Again, being changed can be temporary or permanent. It consist the depth or the intensity of the situation, place and the person for whom the change is being inevitable.
No, i dont think that is a good idea. I would change for myself and not to any other people. But probably, those people who are madly in love with someone would do that. I guess,
I adapt my personality based on the situations I am within however essentially I still have the same morals and ethics
I do think however we develop as people in different ways over time so change occurs naturally within us.
in little ways i think most people do change. but if a person falls in love with someone, they should accept the person as they are.
I wouldn't change my nature, preferences, values, personality, etc. etc. What I would change would be some simple, little, thing that I might do (like leave socks on the floor - which, by the way, I've NEVER done ); if the other person said something like, "It would be easier for me if you'd just throw your socks in the laundry, rather than on the floor." Or, another example, if I preferred, maybe, loud TV; but someone else was bothered by it. Again, I'd be happy to turn down the volume.

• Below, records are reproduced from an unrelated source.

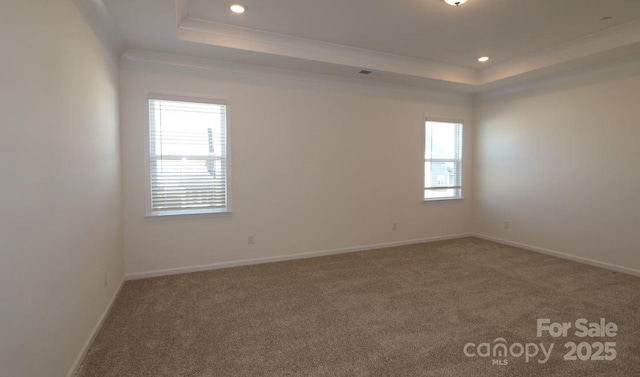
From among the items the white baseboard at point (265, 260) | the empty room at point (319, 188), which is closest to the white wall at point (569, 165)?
the empty room at point (319, 188)

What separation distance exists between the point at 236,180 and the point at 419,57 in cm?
300

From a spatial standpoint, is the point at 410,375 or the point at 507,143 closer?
the point at 410,375

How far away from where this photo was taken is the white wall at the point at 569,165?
3.88m

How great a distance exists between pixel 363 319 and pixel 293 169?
7.56 feet

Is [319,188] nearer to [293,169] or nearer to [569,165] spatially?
[293,169]

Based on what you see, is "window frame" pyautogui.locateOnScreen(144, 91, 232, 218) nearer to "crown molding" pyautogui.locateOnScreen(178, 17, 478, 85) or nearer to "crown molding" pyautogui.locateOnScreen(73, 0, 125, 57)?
"crown molding" pyautogui.locateOnScreen(73, 0, 125, 57)

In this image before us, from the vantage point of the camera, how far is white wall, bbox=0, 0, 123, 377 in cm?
137

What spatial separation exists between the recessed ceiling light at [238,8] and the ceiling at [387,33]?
6 centimetres

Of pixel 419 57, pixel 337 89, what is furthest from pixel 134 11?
Answer: pixel 419 57

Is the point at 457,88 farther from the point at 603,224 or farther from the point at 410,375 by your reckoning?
the point at 410,375

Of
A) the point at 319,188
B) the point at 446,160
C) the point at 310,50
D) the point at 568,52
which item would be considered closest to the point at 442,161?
the point at 446,160

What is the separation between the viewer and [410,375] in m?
2.01

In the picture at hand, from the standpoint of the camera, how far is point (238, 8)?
3.03 m

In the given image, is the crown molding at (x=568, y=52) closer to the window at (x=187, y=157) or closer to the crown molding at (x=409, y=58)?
the crown molding at (x=409, y=58)
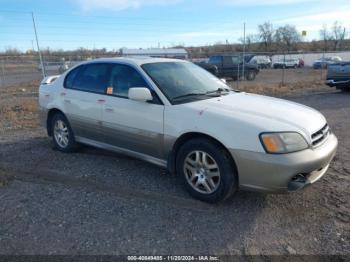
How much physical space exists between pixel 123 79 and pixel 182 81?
0.83 metres

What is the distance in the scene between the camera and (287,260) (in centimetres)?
288

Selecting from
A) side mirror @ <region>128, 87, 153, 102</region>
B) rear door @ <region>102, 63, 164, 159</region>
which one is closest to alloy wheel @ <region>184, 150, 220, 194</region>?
rear door @ <region>102, 63, 164, 159</region>

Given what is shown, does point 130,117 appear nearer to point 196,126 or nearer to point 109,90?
point 109,90

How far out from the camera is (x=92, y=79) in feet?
17.1

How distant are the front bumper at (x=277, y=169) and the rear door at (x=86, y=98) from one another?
2.32 m

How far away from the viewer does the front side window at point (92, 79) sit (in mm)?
5012

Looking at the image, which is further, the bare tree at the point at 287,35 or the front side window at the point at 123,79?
the bare tree at the point at 287,35

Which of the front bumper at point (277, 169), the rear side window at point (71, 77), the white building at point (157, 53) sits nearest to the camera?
the front bumper at point (277, 169)

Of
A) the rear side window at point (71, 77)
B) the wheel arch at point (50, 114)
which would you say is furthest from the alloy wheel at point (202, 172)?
the wheel arch at point (50, 114)

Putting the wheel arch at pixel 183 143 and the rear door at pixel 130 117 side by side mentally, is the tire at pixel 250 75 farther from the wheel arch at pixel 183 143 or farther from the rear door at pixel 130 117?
the wheel arch at pixel 183 143

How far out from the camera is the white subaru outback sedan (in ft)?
11.3

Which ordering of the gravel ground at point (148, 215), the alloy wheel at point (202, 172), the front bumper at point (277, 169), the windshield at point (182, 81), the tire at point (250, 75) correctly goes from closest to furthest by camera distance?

The only reason I even bring up this kind of "changing for someone" is that many people seem to think that this kind of thing is "changing for someone" - when it's really only "changing our ways in one thing or another", rather than "changing ourselves".
(So, all you sock-leavers and loud-TV-watchers out there, for goodness sake. It isn't a big deal to just cooperate with someone, and make their life a little more pleasant!. You don't have to worry that the person is "trying to change you". They're only asking you stop making their life more miserable than it really needs to be over something so minor. )

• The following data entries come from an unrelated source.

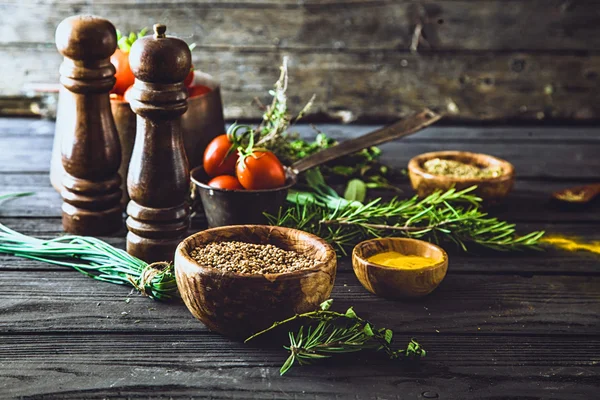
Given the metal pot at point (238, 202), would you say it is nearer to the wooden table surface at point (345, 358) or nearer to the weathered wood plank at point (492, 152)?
the wooden table surface at point (345, 358)

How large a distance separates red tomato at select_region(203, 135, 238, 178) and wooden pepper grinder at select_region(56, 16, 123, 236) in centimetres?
17

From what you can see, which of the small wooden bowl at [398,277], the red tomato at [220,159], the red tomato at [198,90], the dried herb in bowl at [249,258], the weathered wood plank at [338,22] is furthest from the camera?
the weathered wood plank at [338,22]

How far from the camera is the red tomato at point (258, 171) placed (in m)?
1.28

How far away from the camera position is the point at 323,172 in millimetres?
1740

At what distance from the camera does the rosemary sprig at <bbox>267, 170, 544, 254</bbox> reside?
4.21 feet

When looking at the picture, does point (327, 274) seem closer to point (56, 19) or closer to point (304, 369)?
point (304, 369)

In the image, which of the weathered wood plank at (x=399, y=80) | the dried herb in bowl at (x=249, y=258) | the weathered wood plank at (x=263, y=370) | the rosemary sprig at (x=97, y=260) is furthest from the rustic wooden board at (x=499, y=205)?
the weathered wood plank at (x=399, y=80)

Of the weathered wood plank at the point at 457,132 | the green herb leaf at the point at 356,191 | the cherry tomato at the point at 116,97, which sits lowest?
the weathered wood plank at the point at 457,132

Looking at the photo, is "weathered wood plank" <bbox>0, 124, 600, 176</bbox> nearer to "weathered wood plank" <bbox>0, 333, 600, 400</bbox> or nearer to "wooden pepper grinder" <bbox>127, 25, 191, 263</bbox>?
"wooden pepper grinder" <bbox>127, 25, 191, 263</bbox>

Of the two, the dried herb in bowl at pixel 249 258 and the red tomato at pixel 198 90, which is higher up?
the red tomato at pixel 198 90

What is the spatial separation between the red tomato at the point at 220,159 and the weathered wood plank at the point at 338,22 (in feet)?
4.05

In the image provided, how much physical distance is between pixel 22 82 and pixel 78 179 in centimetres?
141

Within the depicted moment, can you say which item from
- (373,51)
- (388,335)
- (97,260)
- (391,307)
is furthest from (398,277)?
(373,51)

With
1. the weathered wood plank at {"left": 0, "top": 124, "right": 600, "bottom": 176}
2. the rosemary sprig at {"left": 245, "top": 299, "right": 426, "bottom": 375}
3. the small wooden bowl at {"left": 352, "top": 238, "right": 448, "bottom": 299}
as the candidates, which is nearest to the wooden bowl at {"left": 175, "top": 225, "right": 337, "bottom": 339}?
the rosemary sprig at {"left": 245, "top": 299, "right": 426, "bottom": 375}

Will change for my loved one , so that we have good understanding ,help us to live life with more liveliness . But only that much which I can adopt with right point of view not for wrong cause.
Well it all depends on what kind of change!

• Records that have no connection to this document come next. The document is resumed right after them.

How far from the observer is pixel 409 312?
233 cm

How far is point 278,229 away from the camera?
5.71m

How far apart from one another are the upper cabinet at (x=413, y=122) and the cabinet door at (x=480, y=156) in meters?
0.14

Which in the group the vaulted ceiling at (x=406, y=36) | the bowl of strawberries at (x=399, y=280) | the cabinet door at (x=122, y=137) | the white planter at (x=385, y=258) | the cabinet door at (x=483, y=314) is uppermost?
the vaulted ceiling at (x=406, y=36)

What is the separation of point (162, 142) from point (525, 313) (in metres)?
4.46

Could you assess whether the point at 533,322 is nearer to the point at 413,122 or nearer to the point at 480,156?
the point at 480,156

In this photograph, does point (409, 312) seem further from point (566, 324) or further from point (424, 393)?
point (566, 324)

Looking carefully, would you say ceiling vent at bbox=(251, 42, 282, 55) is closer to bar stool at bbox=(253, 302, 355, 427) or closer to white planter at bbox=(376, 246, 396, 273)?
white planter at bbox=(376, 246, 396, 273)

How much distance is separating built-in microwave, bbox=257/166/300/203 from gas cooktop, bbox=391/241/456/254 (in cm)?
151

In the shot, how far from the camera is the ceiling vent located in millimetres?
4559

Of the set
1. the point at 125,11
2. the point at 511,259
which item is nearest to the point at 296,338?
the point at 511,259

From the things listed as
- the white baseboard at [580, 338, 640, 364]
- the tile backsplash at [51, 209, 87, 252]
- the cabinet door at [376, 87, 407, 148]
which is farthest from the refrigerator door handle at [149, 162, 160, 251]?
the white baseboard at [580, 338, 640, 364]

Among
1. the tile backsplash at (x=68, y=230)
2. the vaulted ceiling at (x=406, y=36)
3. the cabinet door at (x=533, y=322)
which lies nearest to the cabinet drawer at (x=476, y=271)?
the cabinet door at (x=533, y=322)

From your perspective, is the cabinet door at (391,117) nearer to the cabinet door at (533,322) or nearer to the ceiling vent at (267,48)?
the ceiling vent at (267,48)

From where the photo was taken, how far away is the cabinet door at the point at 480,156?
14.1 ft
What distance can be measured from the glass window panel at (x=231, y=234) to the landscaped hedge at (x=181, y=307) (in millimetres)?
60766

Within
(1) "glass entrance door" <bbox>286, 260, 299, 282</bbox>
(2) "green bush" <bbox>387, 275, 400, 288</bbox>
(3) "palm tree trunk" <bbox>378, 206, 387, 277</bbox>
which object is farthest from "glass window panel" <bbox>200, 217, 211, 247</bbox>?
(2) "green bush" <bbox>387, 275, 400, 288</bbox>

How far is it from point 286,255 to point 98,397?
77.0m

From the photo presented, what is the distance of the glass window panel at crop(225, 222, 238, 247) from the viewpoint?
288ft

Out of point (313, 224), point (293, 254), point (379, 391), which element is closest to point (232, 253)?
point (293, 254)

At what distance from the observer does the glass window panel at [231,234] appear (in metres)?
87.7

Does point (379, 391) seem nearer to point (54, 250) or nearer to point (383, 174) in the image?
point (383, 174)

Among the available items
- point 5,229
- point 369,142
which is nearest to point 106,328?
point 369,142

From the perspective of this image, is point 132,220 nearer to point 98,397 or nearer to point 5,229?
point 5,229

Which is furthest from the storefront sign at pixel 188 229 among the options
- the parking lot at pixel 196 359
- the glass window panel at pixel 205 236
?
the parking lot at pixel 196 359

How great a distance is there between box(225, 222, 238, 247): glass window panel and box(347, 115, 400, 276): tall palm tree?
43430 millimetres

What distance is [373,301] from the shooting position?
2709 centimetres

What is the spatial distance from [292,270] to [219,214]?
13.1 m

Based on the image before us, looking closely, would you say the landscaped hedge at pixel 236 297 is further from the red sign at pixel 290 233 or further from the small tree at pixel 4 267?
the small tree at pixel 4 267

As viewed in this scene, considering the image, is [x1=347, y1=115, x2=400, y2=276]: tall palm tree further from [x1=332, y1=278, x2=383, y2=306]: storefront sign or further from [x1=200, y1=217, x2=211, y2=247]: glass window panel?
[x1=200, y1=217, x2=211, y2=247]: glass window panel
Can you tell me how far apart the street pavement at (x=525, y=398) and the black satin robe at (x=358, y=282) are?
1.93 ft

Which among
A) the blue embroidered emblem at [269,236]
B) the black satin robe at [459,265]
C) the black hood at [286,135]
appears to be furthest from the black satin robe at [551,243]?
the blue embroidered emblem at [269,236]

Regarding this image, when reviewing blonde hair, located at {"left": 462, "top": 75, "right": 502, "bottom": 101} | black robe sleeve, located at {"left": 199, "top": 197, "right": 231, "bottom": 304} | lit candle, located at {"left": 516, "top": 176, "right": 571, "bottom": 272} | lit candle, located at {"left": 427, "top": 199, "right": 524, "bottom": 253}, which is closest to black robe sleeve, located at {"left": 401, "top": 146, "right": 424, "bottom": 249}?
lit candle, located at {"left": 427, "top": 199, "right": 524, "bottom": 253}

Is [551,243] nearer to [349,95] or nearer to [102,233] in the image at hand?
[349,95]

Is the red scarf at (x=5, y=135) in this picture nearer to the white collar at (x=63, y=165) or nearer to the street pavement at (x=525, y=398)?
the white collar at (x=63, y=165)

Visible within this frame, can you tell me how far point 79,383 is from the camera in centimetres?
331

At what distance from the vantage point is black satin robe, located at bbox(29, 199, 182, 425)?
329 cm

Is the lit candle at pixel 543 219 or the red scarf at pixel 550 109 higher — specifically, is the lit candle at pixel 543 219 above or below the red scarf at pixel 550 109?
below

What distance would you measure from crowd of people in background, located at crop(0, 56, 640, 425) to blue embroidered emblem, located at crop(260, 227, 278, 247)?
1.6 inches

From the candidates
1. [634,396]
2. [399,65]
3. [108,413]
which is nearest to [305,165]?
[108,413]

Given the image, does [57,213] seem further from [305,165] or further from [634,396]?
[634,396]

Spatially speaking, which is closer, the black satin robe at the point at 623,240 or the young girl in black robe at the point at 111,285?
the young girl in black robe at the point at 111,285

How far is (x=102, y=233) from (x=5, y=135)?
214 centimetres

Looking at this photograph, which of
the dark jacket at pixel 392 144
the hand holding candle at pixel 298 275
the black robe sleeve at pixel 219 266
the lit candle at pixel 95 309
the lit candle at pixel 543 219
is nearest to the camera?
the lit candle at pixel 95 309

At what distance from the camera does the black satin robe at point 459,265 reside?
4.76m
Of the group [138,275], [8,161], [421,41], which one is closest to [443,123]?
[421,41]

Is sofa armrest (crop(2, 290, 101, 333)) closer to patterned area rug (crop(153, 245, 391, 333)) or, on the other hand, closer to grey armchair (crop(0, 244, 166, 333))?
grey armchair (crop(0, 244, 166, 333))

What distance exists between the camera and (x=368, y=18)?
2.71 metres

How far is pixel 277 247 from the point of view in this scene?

If it's change from my beliefs in CHRIST i will never change that for anyone.
Sometimes love can make us change to be a better person or to do something that would make the other person happy. If it's that kind of change no problem.
By the way we all need some sort of changes in our life even if it's for ourself
But all in all it is good to be yourself if the change is just hypocritical or make belief then don't change remain how you are.
I am special and unique. I will not change to be anyone one else.
I find joy and happiness in being myself even though I respect many others.
I may change my views or intentions if the new information or experience is acceptable to who I am.
Choosing to be someone else, who in not consistent with who you really are, is self-betrayal. It is the highest form of betrayal.
I am who I am. What is there to change. Either like me or don't.
It is better to be yourself than trying to change. When you try to change for a person, you might end up being unhappy.
Rather than trying to change, I believe we should adapt ourselves to situation and improve ourselves for love one. By getting rid of bad habit will benefit both parties. Learn to adapt how you can improve yourself in order to get along with someone you love.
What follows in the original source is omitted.